Shaktism honours the  Devi as  the highest Chit-Shakti, who has here forms like Tripura Sundari. But in Hinduism this shakti is not higher than Ishvari of Ishvara. Only in Kashmir Shaivism higher forms of Shakti are mentioned.

Vishnu Avatars

In hinduism, the human development is accompanied by the 10(24) Avatars. But these avatars are also symbols for the steps 7 to 20 of the path.

Buddha Gautama attained the enlightenment individually. He taught the students to use their mind instead of just to beleive. That was 2500 years ago somewhat quite new.

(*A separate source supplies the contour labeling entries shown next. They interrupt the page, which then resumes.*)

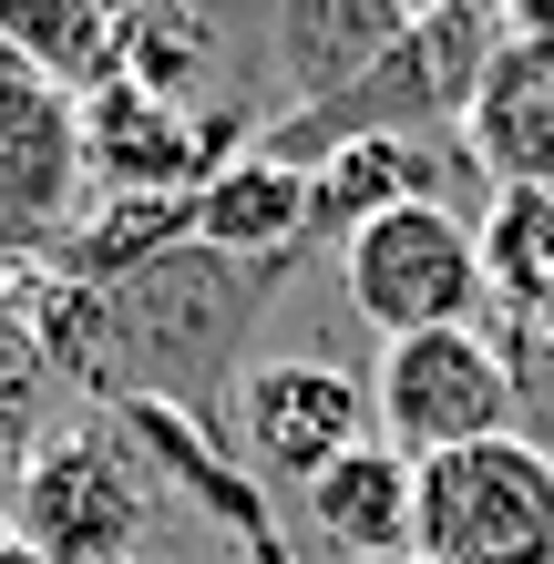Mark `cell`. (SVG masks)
I'll return each mask as SVG.
<instances>
[{"label": "cell", "instance_id": "7", "mask_svg": "<svg viewBox=\"0 0 554 564\" xmlns=\"http://www.w3.org/2000/svg\"><path fill=\"white\" fill-rule=\"evenodd\" d=\"M370 421L401 462H442L513 431V359L482 328H432V339H390L370 380Z\"/></svg>", "mask_w": 554, "mask_h": 564}, {"label": "cell", "instance_id": "18", "mask_svg": "<svg viewBox=\"0 0 554 564\" xmlns=\"http://www.w3.org/2000/svg\"><path fill=\"white\" fill-rule=\"evenodd\" d=\"M554 380V288L544 297H524V308H513V380Z\"/></svg>", "mask_w": 554, "mask_h": 564}, {"label": "cell", "instance_id": "12", "mask_svg": "<svg viewBox=\"0 0 554 564\" xmlns=\"http://www.w3.org/2000/svg\"><path fill=\"white\" fill-rule=\"evenodd\" d=\"M185 247H195V195H93L42 278H62V288H134V278L165 268V257H185Z\"/></svg>", "mask_w": 554, "mask_h": 564}, {"label": "cell", "instance_id": "10", "mask_svg": "<svg viewBox=\"0 0 554 564\" xmlns=\"http://www.w3.org/2000/svg\"><path fill=\"white\" fill-rule=\"evenodd\" d=\"M472 175V154H442V144H401V134H370V144H339L308 164V206H318V247H349L370 216L390 206H452Z\"/></svg>", "mask_w": 554, "mask_h": 564}, {"label": "cell", "instance_id": "6", "mask_svg": "<svg viewBox=\"0 0 554 564\" xmlns=\"http://www.w3.org/2000/svg\"><path fill=\"white\" fill-rule=\"evenodd\" d=\"M93 206V154H83V104L52 93L42 73L0 62V268L42 278L62 237Z\"/></svg>", "mask_w": 554, "mask_h": 564}, {"label": "cell", "instance_id": "16", "mask_svg": "<svg viewBox=\"0 0 554 564\" xmlns=\"http://www.w3.org/2000/svg\"><path fill=\"white\" fill-rule=\"evenodd\" d=\"M482 278L503 308L554 288V195H493L482 206Z\"/></svg>", "mask_w": 554, "mask_h": 564}, {"label": "cell", "instance_id": "15", "mask_svg": "<svg viewBox=\"0 0 554 564\" xmlns=\"http://www.w3.org/2000/svg\"><path fill=\"white\" fill-rule=\"evenodd\" d=\"M206 62H216V21H195V11H123V83H144L154 104L206 113Z\"/></svg>", "mask_w": 554, "mask_h": 564}, {"label": "cell", "instance_id": "8", "mask_svg": "<svg viewBox=\"0 0 554 564\" xmlns=\"http://www.w3.org/2000/svg\"><path fill=\"white\" fill-rule=\"evenodd\" d=\"M463 154L493 195H554V42L503 21V52L482 62V93L463 113Z\"/></svg>", "mask_w": 554, "mask_h": 564}, {"label": "cell", "instance_id": "5", "mask_svg": "<svg viewBox=\"0 0 554 564\" xmlns=\"http://www.w3.org/2000/svg\"><path fill=\"white\" fill-rule=\"evenodd\" d=\"M226 431H237V473L247 482H278V492H308L329 462H349L360 442H380L370 421V390L339 370V359H247L237 390H226Z\"/></svg>", "mask_w": 554, "mask_h": 564}, {"label": "cell", "instance_id": "9", "mask_svg": "<svg viewBox=\"0 0 554 564\" xmlns=\"http://www.w3.org/2000/svg\"><path fill=\"white\" fill-rule=\"evenodd\" d=\"M195 247L226 268H298L318 247V206H308V164H278L268 144H247L237 164H216L195 185Z\"/></svg>", "mask_w": 554, "mask_h": 564}, {"label": "cell", "instance_id": "20", "mask_svg": "<svg viewBox=\"0 0 554 564\" xmlns=\"http://www.w3.org/2000/svg\"><path fill=\"white\" fill-rule=\"evenodd\" d=\"M401 564H411V554H401Z\"/></svg>", "mask_w": 554, "mask_h": 564}, {"label": "cell", "instance_id": "14", "mask_svg": "<svg viewBox=\"0 0 554 564\" xmlns=\"http://www.w3.org/2000/svg\"><path fill=\"white\" fill-rule=\"evenodd\" d=\"M0 62L42 73L52 93H104L123 73V11L104 0H0Z\"/></svg>", "mask_w": 554, "mask_h": 564}, {"label": "cell", "instance_id": "2", "mask_svg": "<svg viewBox=\"0 0 554 564\" xmlns=\"http://www.w3.org/2000/svg\"><path fill=\"white\" fill-rule=\"evenodd\" d=\"M0 523L31 564H123L154 523V462L123 421H73L21 452Z\"/></svg>", "mask_w": 554, "mask_h": 564}, {"label": "cell", "instance_id": "4", "mask_svg": "<svg viewBox=\"0 0 554 564\" xmlns=\"http://www.w3.org/2000/svg\"><path fill=\"white\" fill-rule=\"evenodd\" d=\"M349 308L390 339H432V328H472L493 278H482V216L463 206H390L339 247Z\"/></svg>", "mask_w": 554, "mask_h": 564}, {"label": "cell", "instance_id": "11", "mask_svg": "<svg viewBox=\"0 0 554 564\" xmlns=\"http://www.w3.org/2000/svg\"><path fill=\"white\" fill-rule=\"evenodd\" d=\"M411 503H421V473L390 442H360L349 462H329V473L298 492L308 534L329 544L339 564H401L411 554Z\"/></svg>", "mask_w": 554, "mask_h": 564}, {"label": "cell", "instance_id": "19", "mask_svg": "<svg viewBox=\"0 0 554 564\" xmlns=\"http://www.w3.org/2000/svg\"><path fill=\"white\" fill-rule=\"evenodd\" d=\"M0 564H31V554H21V534H11V523H0Z\"/></svg>", "mask_w": 554, "mask_h": 564}, {"label": "cell", "instance_id": "17", "mask_svg": "<svg viewBox=\"0 0 554 564\" xmlns=\"http://www.w3.org/2000/svg\"><path fill=\"white\" fill-rule=\"evenodd\" d=\"M31 370H42V359H31V278L0 268V401H11Z\"/></svg>", "mask_w": 554, "mask_h": 564}, {"label": "cell", "instance_id": "13", "mask_svg": "<svg viewBox=\"0 0 554 564\" xmlns=\"http://www.w3.org/2000/svg\"><path fill=\"white\" fill-rule=\"evenodd\" d=\"M411 31L401 0H298L278 11V73H287V113L329 104L339 83H360L370 62Z\"/></svg>", "mask_w": 554, "mask_h": 564}, {"label": "cell", "instance_id": "3", "mask_svg": "<svg viewBox=\"0 0 554 564\" xmlns=\"http://www.w3.org/2000/svg\"><path fill=\"white\" fill-rule=\"evenodd\" d=\"M411 564H554V452L493 431L472 452L411 462Z\"/></svg>", "mask_w": 554, "mask_h": 564}, {"label": "cell", "instance_id": "1", "mask_svg": "<svg viewBox=\"0 0 554 564\" xmlns=\"http://www.w3.org/2000/svg\"><path fill=\"white\" fill-rule=\"evenodd\" d=\"M503 52V11H472V0H442V11H411V31L390 42L360 83H339L329 104L308 113H278L268 144L278 164H318L339 144H370V134H401V144H442V123L472 113L482 93V62Z\"/></svg>", "mask_w": 554, "mask_h": 564}]
</instances>
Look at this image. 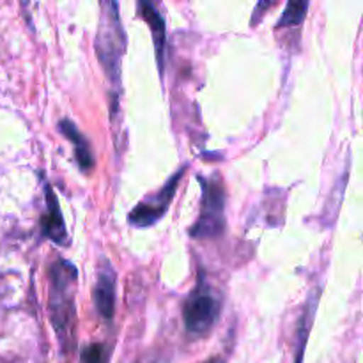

As last avatar the Kalki-Avatar is expected to come and to restore the Dharma, not to confound with an outer Islamic fundamentalist empire on the basis of the human egocentric consciousness.

Modern India has nowadays lost most of its spirituality, also under the influence of western lifestyle and technology. Only a minority really understands the old  traditional texts in its depth, and often the Gurus abuse their position.